* What the task requires *
Copy everything from the line containing "Vertically speaking, which" down to the end of the records, requests included, and raise every coordinate in the answers by 8.

---------------

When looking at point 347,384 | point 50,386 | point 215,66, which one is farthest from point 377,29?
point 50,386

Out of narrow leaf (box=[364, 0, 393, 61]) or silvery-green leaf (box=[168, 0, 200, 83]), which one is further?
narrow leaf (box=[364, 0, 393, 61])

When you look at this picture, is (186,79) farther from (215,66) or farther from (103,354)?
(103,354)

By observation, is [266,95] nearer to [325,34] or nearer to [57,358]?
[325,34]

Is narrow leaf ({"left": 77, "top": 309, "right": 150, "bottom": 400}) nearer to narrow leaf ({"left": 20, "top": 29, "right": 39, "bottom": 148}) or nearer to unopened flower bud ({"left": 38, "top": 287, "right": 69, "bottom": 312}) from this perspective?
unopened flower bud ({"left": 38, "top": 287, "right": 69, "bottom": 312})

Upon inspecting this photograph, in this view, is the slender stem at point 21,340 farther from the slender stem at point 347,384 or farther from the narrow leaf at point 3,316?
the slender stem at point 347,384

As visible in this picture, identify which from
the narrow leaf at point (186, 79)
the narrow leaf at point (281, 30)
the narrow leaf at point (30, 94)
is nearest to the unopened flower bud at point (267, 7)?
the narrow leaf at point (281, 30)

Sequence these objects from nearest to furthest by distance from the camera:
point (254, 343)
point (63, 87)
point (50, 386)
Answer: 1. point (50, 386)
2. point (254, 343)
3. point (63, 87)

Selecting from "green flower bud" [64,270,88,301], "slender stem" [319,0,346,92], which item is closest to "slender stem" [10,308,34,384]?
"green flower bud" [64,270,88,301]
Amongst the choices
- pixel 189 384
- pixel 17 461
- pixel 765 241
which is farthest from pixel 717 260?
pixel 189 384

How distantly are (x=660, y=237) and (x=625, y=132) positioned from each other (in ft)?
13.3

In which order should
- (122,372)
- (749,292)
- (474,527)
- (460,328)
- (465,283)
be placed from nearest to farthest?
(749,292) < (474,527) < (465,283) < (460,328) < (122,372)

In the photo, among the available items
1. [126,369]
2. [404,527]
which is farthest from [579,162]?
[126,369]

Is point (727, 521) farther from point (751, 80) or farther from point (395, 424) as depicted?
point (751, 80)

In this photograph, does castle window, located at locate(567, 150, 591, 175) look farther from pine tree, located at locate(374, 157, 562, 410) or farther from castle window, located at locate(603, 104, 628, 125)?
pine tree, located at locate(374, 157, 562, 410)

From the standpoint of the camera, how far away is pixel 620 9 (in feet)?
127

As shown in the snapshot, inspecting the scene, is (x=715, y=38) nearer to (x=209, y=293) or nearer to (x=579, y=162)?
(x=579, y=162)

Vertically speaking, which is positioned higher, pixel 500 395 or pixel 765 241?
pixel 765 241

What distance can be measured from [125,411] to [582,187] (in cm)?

---------------

* Completed task *
Vertically speaking, which is positioned higher, pixel 500 395 or pixel 765 241?
pixel 773 249

What distance can be measured from [125,411] to [582,187] (in cm)?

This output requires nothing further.